Knapp hundert Jahre nach dem Vertrag von Lausanne findet eine dreitägige Demonstration der Initiative „Defend Kurdistan“ gegen Völkermord und Besatzung von Lausanne nach Genf statt. Die Demonstration unter dem Motto „Kurdistan gegen die türkische Besatzung verteidigen“ startet am 10. Juli mit einer Pressekonferenz. Zahlreiche Vertreterinnen und Vertreter von Organisationen und zivilgesellschaftlichen Einrichtungen aus Kurdistan, der Türkei, der Schweiz und Europa haben ihre Teilnahme angekündigt. Im Verlauf des Drei-Tages-Marsches werden Seminare, Versammlungen und Konzerte stattfinden, auf denen der kurdische Widerstand gegen das türkische Besatzungs- und Völkermordkonzept thematisiert wird.
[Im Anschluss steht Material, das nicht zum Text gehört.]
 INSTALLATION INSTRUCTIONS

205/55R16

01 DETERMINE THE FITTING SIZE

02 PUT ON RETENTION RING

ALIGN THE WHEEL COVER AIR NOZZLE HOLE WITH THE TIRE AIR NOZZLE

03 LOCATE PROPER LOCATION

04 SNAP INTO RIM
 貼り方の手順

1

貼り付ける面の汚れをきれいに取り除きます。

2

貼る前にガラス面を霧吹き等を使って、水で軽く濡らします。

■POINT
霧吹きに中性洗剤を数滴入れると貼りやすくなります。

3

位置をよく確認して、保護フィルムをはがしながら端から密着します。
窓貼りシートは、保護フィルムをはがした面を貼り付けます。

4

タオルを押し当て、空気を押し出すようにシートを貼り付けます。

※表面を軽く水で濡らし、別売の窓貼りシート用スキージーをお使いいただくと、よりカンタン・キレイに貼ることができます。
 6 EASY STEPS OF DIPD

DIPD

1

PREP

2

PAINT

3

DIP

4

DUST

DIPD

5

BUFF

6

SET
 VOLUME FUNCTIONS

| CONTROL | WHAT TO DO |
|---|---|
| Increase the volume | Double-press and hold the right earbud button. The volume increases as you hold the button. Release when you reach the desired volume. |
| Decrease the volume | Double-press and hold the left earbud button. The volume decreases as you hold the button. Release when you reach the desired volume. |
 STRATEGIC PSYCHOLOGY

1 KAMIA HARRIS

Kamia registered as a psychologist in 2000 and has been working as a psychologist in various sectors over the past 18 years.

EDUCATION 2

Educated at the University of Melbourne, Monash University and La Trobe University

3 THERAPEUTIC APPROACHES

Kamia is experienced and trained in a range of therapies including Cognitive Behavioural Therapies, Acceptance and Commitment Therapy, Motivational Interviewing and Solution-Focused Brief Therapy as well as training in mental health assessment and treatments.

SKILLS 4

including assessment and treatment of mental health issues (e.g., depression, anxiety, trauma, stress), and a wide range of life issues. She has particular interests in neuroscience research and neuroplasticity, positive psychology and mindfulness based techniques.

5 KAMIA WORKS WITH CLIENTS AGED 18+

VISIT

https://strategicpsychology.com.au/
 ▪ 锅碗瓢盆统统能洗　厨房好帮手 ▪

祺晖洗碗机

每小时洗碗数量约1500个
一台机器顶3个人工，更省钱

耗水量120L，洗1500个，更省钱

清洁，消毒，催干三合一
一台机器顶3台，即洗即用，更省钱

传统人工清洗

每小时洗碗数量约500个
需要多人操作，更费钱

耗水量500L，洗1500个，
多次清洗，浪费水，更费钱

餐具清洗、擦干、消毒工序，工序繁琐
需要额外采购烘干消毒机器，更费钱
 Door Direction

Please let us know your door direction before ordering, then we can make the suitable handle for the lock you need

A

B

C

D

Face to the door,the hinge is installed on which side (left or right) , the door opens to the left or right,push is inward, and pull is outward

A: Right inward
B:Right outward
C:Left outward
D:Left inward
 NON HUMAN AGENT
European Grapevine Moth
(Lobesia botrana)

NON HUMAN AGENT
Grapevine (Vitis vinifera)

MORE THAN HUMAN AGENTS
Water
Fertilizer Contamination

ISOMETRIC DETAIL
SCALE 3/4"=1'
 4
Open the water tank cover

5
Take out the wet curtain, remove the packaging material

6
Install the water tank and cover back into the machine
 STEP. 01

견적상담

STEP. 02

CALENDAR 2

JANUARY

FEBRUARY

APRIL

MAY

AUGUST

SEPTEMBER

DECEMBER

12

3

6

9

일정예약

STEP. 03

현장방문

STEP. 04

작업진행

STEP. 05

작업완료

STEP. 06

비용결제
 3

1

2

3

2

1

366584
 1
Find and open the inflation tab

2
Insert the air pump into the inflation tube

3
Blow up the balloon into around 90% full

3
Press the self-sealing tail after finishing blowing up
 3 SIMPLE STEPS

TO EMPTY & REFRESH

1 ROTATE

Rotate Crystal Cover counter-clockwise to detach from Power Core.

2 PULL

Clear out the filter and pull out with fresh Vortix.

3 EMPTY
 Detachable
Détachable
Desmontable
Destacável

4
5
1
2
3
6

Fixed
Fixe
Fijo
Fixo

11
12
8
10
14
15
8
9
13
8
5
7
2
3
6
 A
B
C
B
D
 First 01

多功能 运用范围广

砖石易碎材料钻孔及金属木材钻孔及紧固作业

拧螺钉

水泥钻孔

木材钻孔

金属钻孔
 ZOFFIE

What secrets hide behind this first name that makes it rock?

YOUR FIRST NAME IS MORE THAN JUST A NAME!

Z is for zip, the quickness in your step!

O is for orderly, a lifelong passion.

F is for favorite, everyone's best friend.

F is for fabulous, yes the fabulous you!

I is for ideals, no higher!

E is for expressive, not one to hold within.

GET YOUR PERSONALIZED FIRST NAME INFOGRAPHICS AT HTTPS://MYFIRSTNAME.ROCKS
Nach dem kurdischen Europaverband KCDK-E haben auch die Demokratische Kurdische Gemeinde Schweiz (CDK-S) und die Kurdische Frauenbewegung Schweiz (YJK-S) zur Teilnahme an der Demonstration aufgerufen. In dem Aufruf wird der Lausanner Vertrag als „Höhepunkt des tausendjährigen statuslosen Zustands des kurdischen Volkes“ bezeichnet. Der Vertrag von Lausanne legte am 24. Juli 1923 nicht nur die heutigen Staatsgrenzen der Türkei fest, sondern auch die Teilung Kurdistans. Das Abkommen wurde zwischen der Türkei sowie den Alliierten des Ersten Weltkrieges Großbritannien, Frankreich, Italien, Japan, Griechenland, Rumänien und dem Königreich der Serben, Kroaten und Slowenen geschlossen. Mit einem Federstrich wurden die Kurden zu Türken, Iranern, Irakern und Syrern. Wie sich schnell herausstellte, standen selbst die ihnen zugebilligten Bürgerrechte nur auf dem Papier. Denn tatsächlich betrieben die Regierungen aller vier Staaten gegen die kurdische Minderheit eine Politik der Umsiedlung und Vertreibung, der gewaltsamen Unterdrückung, Türkisierung und Arabisierung. Auch fast ein Jahrhundert später hält dieser Zustand vor allem in der Türkei und im Iran weiter an.
„Eine Neuauflage des Vertrags von Lausanne wird nicht hingenommen“
Die kurdische Gemeinde und Frauenbewegung erklären in ihrem Aufruf, dass heute alle vier Teile Kurdistans von einem Vernichtungsangriff bedroht sind: „In einer Zeit, in der der Mittlere Osten durch den Dritten Weltkrieg neu gestaltet werden soll, wird dem kurdischen Volk eine Neuauflage des Vertrags von Lausanne aufgedrängt. Während die kapitalistische Moderne sich in einer chaotischen Krise befindet und den Ausweg in Kriegen, Vernichtung und Verleugnung sucht, treten die Kurden für das von Abdullah Öcalan vorgelegte Konzept des demokratischen Konföderalismus ein, das Freiheit für alle Völker verspricht. Mit der Strategie des dritten Wegs und dem Modell einer demokratischen Nation im Mittleren Osten wird eine neue Welt geschaffen. Die Kurden bauen mit Abdullah Öcalan, den in den Bergen und Gefängnissen kämpfenden jungen Menschen und organisierten Strukturen in der Diaspora Schritt für Schritt ein alternatives freies Leben auf. Auf diesem Weg werden sie von Freundinnen und Freunden aus Europa und dem Rest der Welt begleitet.“
Mit der Drei-Tage-Demonstration von „Defend Kurdistan“ soll ein Zeichen dafür gesetzt werden, dass eine Neuauflage des Vertrags von Lausanne nicht hingenommen wird, heißt es abschließend in dem Aufruf.